Denmark’s Odense Zoo says this Thursday it will publicly dissect a year-old lion it killed. The announcement comes less than a year after another Danish zoo set off massive international online protests for killing an apparently healthy young giraffe, dissecting it and feeding it to lions in front of school children.
Zookeeper Michael Wallberg Soerensen says the healthy young female lion was humanely put down nine months ago because the zoo had too many felines and wanted to ensure there was no inbreeding which could have resulted in birth defects.
He says the lioness, which has been kept in a freezer, will be dissected on Thursday to coincide with Denmark’s school’s’ fall break. Wallberg Soerensen says his zoo, which is in central Denmark, has performed public dissections for 20 years which are “not for entertainment but are educational”.

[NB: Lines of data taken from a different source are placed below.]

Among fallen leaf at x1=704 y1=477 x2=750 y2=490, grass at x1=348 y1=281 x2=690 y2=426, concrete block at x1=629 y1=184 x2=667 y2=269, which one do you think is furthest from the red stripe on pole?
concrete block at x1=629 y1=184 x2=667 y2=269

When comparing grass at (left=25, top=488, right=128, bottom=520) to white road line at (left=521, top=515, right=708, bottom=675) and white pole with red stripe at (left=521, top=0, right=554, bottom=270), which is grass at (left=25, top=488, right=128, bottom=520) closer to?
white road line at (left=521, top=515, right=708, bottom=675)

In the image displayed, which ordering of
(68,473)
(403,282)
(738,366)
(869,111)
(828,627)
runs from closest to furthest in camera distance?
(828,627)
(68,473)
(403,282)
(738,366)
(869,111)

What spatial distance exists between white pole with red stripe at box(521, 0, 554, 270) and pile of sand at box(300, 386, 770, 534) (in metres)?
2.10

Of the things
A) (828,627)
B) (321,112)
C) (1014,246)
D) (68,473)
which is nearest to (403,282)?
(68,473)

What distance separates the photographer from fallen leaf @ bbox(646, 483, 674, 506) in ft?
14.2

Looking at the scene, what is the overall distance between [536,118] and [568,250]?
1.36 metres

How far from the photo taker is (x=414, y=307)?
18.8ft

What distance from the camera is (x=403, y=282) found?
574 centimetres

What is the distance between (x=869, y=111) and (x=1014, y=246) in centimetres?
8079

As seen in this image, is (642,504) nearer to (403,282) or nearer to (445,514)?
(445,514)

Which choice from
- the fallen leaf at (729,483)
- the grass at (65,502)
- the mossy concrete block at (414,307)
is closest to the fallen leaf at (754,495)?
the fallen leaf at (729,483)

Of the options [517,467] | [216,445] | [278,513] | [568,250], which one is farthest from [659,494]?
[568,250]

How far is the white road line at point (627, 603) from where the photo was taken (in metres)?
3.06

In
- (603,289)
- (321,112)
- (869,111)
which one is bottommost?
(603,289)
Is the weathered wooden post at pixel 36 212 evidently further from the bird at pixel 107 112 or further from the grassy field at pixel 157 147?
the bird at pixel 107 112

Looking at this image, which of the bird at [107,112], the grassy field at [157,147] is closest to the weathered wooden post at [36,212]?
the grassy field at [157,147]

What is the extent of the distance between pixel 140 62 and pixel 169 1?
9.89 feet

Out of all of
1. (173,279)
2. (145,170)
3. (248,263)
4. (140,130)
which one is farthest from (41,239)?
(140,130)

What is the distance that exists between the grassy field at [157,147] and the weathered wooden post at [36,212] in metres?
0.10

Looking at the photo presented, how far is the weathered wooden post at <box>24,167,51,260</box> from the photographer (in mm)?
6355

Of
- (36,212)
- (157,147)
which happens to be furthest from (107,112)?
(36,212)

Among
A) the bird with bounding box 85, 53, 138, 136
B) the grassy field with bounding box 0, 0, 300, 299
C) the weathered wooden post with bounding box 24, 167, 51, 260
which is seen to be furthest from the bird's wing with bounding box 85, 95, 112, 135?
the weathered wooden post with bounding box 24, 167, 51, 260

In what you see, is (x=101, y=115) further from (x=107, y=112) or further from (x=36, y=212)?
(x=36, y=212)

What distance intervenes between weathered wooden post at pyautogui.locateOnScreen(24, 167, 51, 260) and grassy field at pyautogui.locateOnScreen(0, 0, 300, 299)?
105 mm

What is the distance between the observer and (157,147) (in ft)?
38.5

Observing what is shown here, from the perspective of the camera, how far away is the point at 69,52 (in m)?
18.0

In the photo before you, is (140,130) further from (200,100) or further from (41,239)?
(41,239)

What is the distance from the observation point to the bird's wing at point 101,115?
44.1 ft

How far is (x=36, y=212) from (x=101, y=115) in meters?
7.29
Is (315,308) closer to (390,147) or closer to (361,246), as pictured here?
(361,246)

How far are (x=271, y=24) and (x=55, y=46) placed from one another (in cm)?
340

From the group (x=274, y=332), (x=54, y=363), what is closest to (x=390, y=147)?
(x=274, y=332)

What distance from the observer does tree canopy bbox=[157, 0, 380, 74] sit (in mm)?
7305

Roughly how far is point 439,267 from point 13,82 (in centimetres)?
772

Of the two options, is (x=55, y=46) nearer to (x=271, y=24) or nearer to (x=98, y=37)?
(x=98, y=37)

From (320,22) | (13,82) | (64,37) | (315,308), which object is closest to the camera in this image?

“We are not chopping up animals for fun. We believe in sharing knowledge,” he says, adding the public dissection was to give people “a closer-to-the-animals experience.”
“It is important not to give animals human attributes that they do not have,” he says.
Wallberg Soerensen say he would prefer to have another zoo take excess animals. “Believe me, that is the last resort. I would always prefer to send an animal to another zoo in Europe than have to put it down”
He says as soon as the lioness was born he began looking for other zoos where the lion could be sent but no-one wanted her.
The Odense Zoo holds public dissections “once or twice a year”, promoting the events on its website. There are no age restrictions for attending the dissections.
Last year the Copenhagen Zoo was internationally condemned after a healthy two year-old giraffe named Marius, killed to prevent inbreeding, was dissected and then fed to lions in front of a crowd that included children.
Animal right activists say that zoos in the U.S. attempt to avoid killing animals by using contraceptives to make sure they don’t have more offspring than can be house.